Tras parada y pernocta en Salamanca, continuamos viaje hacia al Sur, cruzando la larga y ancha provincia extremeña de Badajoz en una de cuyas principales localidades, Zafra, decidimos hacer noche y mañana aunque para ello hubiésemos de abandonar la autovía.

Y lo que allí aconteció es lo que me ha llevado a escribir estas líneas. Tiene esta localidad dos plazas: La Grande y la Chica, por las que nos dejamos llevar fuera de agobios de gentes o músicas relajándonos en sus terrazas e imaginando historias de ayer de hidalgos y braceros de siega y trilla en su soportales.

En la Plaza Grande de Zafra

Había ya anochecido y Maribel y yo atravesábamos la Plaza Chica en un último paseo.

-¿Dónde van los de Cangas?

Paramos en seco. La llamada de atención solo podía ser para nosotros, no había nadie más alrededor.

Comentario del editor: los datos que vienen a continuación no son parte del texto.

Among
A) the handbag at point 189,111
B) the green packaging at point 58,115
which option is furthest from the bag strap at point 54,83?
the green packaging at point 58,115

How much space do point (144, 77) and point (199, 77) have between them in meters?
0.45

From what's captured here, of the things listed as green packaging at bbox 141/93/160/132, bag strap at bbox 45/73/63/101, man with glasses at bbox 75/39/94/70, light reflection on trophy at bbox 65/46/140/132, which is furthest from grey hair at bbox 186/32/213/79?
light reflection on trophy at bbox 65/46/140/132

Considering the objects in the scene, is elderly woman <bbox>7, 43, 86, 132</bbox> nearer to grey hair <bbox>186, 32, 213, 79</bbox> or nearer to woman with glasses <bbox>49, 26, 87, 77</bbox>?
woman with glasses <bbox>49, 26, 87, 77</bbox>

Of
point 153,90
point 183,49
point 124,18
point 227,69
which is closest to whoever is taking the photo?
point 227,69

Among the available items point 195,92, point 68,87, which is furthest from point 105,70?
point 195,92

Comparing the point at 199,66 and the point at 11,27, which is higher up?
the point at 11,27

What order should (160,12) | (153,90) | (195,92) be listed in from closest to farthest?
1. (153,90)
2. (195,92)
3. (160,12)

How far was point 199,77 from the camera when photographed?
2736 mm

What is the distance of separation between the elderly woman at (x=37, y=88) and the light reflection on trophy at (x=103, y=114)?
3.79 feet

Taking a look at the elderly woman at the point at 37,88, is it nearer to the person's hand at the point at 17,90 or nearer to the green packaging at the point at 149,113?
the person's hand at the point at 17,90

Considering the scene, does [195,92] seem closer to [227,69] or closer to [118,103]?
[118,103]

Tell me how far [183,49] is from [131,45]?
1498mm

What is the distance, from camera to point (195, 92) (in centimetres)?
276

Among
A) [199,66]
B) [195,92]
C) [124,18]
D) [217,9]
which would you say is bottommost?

Dos matrimonios se plantaron ante nosotros. Yo tardé en reconocer a la pareja de Cangas, Maribel reaccionó mucho antes.

Tras los saludos de rigor comentamos jocosamente la situación.

-¡Joder!. Está visto que a los de Cangas les está vedado viajar de incognito. Se sale uno de las rutas habituales, se viene a hacer noche en un pueblo de Badajoz, sale a dar un paseo y… ¡zas! Un par de cangueses en el camino-

-Pues no te digo la que me he llevado yo, me dijo mi interlocutor. Nos ha pasado lo mismo. Venimos de Santander, vamos hacia Cádiz, nos desviamos hasta aquí, y ¡hala!, dos de Cangas.

Poco después seguimos cada uno nuestro camino pensando en aquello de

-¡Hay que joderse!. ¡Vaya donde vayas siempre aparecerá uno de Cangas saludando!.

Y dispensad que no identifique a los citados por un elemental sentido de la discreción y la cortesía. Viven en Santander, sí, pero son cangueses ambos dos que diría el otro.

Llegados a Conil y, aposentados, nos vestimos cual si de nuevo hubiese regresad agosto, para solaz y placidez de ambos, no tardando el que esto escribe en poner su barriga al sol y sepultar en el inframundo de la memoria el frío pasado en agosto en las montañas canguesas. Sol, prensa, paseo playero, libro y Mahou

Es nueve de octubre. La mañana está siendo espléndida de sol y seguimos con atuendo veraniego. No asimilo muy bien ver como delante de mí se cruzan escolares con sus mochilas y ociosos camino de la playa con fondos de terrazas llenas de clientes.

Atardece. En el espacio calma y quietud que también impregna al espíritu.